Exercise tasks ::
A) According to the blade-design advice, why will the drawing as shown not work?
B) In the blade-design advice, quote the stretch from "I don't want" through "to the spine.".

I don't want you to learn the hard way, so I'm going to help a bit. The drawing as it is shown will not work because of the varying distances from the cutting edge to the spine.

If you are going to have a swayback spine, the cutting edge needs a smile that matches. These two lines need to be parallel in order to hone the edge properly.

Now, you can have that shape spine with a straight cutting edge, but you'd have to make sure you had a ledge for honing that is parallel to the cutting edge for its entire length.

Good thing you abandoned the notion of a 3/8 thick blade. You'd need a forklift to pick it up. With that shape you now have, you could easily make it a 3/16 inch thick blade. I say that because of the required ledge you will need for effective honing. That makes the distance from the bottom of the swayback "ledge" area to the cutting edge much narrower than the distance from the edge to the upper arch of the spine. The best proportion for a cutting bevel, remember, is .25 times blade width to = the blade thickness.

Given material ::
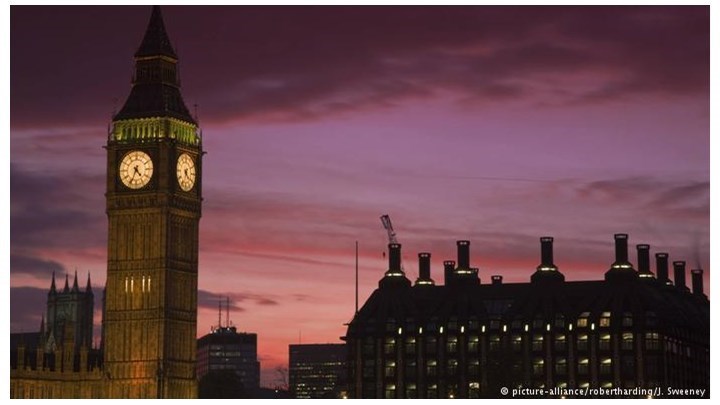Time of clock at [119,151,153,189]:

Solved problems ::
A) The distance from the cutting edge to the spine varies along the blade. With a swayback spine, the cutting edge needs a matching curve so that the two lines stay parallel, which the advice says is required to hone the edge properly.

B)
I don't want you to learn the hard way, so I'm going to help a bit. The drawing as it is shown will not work because of the varying distances from the cutting edge to the spine.